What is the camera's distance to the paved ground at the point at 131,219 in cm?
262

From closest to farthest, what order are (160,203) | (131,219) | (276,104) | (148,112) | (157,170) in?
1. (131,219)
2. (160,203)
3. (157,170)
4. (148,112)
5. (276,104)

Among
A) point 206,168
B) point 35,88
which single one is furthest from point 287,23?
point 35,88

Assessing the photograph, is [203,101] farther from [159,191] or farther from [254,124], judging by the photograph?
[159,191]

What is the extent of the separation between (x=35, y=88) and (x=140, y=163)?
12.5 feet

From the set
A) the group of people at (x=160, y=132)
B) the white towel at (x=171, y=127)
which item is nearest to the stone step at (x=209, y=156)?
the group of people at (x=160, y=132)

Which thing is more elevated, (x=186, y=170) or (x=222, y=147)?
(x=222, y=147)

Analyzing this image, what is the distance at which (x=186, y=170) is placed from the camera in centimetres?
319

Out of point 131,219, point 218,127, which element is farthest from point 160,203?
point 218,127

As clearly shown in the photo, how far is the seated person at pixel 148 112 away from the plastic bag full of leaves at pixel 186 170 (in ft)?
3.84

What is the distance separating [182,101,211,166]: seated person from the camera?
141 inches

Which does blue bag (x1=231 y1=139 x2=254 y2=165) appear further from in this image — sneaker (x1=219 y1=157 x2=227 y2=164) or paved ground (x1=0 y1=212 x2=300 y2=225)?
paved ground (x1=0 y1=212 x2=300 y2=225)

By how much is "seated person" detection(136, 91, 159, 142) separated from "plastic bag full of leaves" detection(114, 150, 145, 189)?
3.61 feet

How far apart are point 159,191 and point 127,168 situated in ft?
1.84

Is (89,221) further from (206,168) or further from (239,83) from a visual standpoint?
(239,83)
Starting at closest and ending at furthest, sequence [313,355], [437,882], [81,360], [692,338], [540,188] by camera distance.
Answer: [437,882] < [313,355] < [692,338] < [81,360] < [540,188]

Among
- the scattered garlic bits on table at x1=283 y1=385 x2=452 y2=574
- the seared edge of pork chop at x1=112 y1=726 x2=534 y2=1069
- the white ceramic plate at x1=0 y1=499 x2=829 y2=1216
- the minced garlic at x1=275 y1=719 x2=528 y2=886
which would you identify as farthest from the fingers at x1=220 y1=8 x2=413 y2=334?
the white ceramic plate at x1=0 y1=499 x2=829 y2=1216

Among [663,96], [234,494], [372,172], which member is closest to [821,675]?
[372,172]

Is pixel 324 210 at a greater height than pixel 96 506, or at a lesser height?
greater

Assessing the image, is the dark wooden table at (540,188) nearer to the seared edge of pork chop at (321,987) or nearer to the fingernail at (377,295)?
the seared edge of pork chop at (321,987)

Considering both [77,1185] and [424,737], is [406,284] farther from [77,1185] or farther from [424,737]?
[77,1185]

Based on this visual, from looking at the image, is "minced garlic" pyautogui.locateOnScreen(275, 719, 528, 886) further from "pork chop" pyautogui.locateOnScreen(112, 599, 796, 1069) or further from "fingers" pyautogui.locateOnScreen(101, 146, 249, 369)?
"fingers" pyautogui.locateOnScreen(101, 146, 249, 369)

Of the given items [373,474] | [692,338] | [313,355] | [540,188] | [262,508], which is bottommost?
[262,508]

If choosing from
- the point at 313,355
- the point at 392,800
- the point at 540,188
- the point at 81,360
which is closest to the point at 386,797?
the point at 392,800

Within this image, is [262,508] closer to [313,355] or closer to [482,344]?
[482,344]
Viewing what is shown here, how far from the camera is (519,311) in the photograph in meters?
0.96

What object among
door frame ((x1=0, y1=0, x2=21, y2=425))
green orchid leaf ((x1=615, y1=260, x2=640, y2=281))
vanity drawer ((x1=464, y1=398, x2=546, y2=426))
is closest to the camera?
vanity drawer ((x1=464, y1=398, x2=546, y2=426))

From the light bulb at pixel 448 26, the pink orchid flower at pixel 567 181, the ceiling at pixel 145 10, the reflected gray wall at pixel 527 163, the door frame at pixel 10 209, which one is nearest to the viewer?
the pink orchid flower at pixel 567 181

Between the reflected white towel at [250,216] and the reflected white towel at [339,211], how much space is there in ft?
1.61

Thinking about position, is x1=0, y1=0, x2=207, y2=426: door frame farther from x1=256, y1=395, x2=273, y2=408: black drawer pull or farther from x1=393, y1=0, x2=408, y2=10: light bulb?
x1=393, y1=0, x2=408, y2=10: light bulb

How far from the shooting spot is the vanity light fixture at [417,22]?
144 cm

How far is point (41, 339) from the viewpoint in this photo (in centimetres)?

## GOAL OF THE EXERCISE:
Copy every record above exactly as it appears.

## RESULT:
What is the camera's distance to the paved ground at the point at 131,219 in cm?
262

From closest to farthest, what order are (160,203) | (131,219) | (276,104) | (148,112) | (157,170) in?
1. (131,219)
2. (160,203)
3. (157,170)
4. (148,112)
5. (276,104)

Among
A) point 206,168
B) point 35,88
which single one is furthest from point 287,23?
point 35,88

Assessing the photograph, is [203,101] farther from [159,191] or farther from [254,124], judging by the photograph?
[159,191]

What is the extent of the separation between (x=35, y=88) and (x=140, y=163)?
12.5 feet

From the set
A) the group of people at (x=160, y=132)
B) the white towel at (x=171, y=127)
which item is nearest to the stone step at (x=209, y=156)?
the group of people at (x=160, y=132)

Which thing is more elevated, (x=186, y=170) or (x=222, y=147)?
(x=222, y=147)

Analyzing this image, what is the distance at which (x=186, y=170) is placed from the camera in centimetres?
319

Out of point 131,219, point 218,127, which element is farthest from point 160,203?
point 218,127

As clearly shown in the photo, how far is the seated person at pixel 148 112 away from the plastic bag full of leaves at pixel 186 170 (in ft)?
3.84

What is the distance separating [182,101,211,166]: seated person from the camera?
141 inches

Which does blue bag (x1=231 y1=139 x2=254 y2=165) appear further from in this image — sneaker (x1=219 y1=157 x2=227 y2=164) or paved ground (x1=0 y1=212 x2=300 y2=225)?
paved ground (x1=0 y1=212 x2=300 y2=225)

By how much is "seated person" detection(136, 91, 159, 142) separated from "plastic bag full of leaves" detection(114, 150, 145, 189)?
3.61 feet

How far apart are point 159,191 and point 127,168 situated in ft?
1.84

Is (89,221) further from (206,168) or further from (239,83) from a visual standpoint?
(239,83)
Starting at closest and ending at furthest, sequence [313,355], [437,882], [81,360], [692,338], [540,188] by camera distance.
Answer: [437,882] < [313,355] < [692,338] < [81,360] < [540,188]

Among
- the scattered garlic bits on table at x1=283 y1=385 x2=452 y2=574
- the seared edge of pork chop at x1=112 y1=726 x2=534 y2=1069
- the white ceramic plate at x1=0 y1=499 x2=829 y2=1216
- the minced garlic at x1=275 y1=719 x2=528 y2=886
which would you identify as farthest from the fingers at x1=220 y1=8 x2=413 y2=334?
the white ceramic plate at x1=0 y1=499 x2=829 y2=1216

Among [663,96], [234,494], [372,172], which member is closest to [821,675]?
[372,172]

Is pixel 324 210 at a greater height than pixel 96 506, or at a lesser height?
greater

Assessing the image, is the dark wooden table at (540,188) nearer to the seared edge of pork chop at (321,987) or nearer to the fingernail at (377,295)?
the seared edge of pork chop at (321,987)

Considering both [77,1185] and [424,737], is [406,284] farther from [77,1185] or farther from [424,737]?
[77,1185]

Based on this visual, from looking at the image, is "minced garlic" pyautogui.locateOnScreen(275, 719, 528, 886) further from "pork chop" pyautogui.locateOnScreen(112, 599, 796, 1069) or further from "fingers" pyautogui.locateOnScreen(101, 146, 249, 369)?
"fingers" pyautogui.locateOnScreen(101, 146, 249, 369)

Of the given items [373,474] | [692,338] | [313,355] | [540,188] | [262,508], which is bottommost?
[262,508]

If choosing from
- the point at 313,355
- the point at 392,800
- the point at 540,188
- the point at 81,360
which is closest to the point at 386,797?
the point at 392,800

Within this image, is [262,508] closer to [313,355] or closer to [482,344]?
[482,344]
Viewing what is shown here, how far from the camera is (519,311) in the photograph in meters?
0.96

What object among
door frame ((x1=0, y1=0, x2=21, y2=425))
green orchid leaf ((x1=615, y1=260, x2=640, y2=281))
vanity drawer ((x1=464, y1=398, x2=546, y2=426))
is closest to the camera?
vanity drawer ((x1=464, y1=398, x2=546, y2=426))

From the light bulb at pixel 448 26, the pink orchid flower at pixel 567 181, the ceiling at pixel 145 10, the reflected gray wall at pixel 527 163, the door frame at pixel 10 209, which one is nearest to the viewer?
the pink orchid flower at pixel 567 181

Between the reflected white towel at [250,216] and the reflected white towel at [339,211], how much space is there in ft?
1.61

Thinking about position, is x1=0, y1=0, x2=207, y2=426: door frame farther from x1=256, y1=395, x2=273, y2=408: black drawer pull or farther from x1=393, y1=0, x2=408, y2=10: light bulb?
x1=393, y1=0, x2=408, y2=10: light bulb

How far from the shooting spot is the vanity light fixture at [417,22]?
144 cm

How far is point (41, 339) from the viewpoint in this photo (in centimetres)?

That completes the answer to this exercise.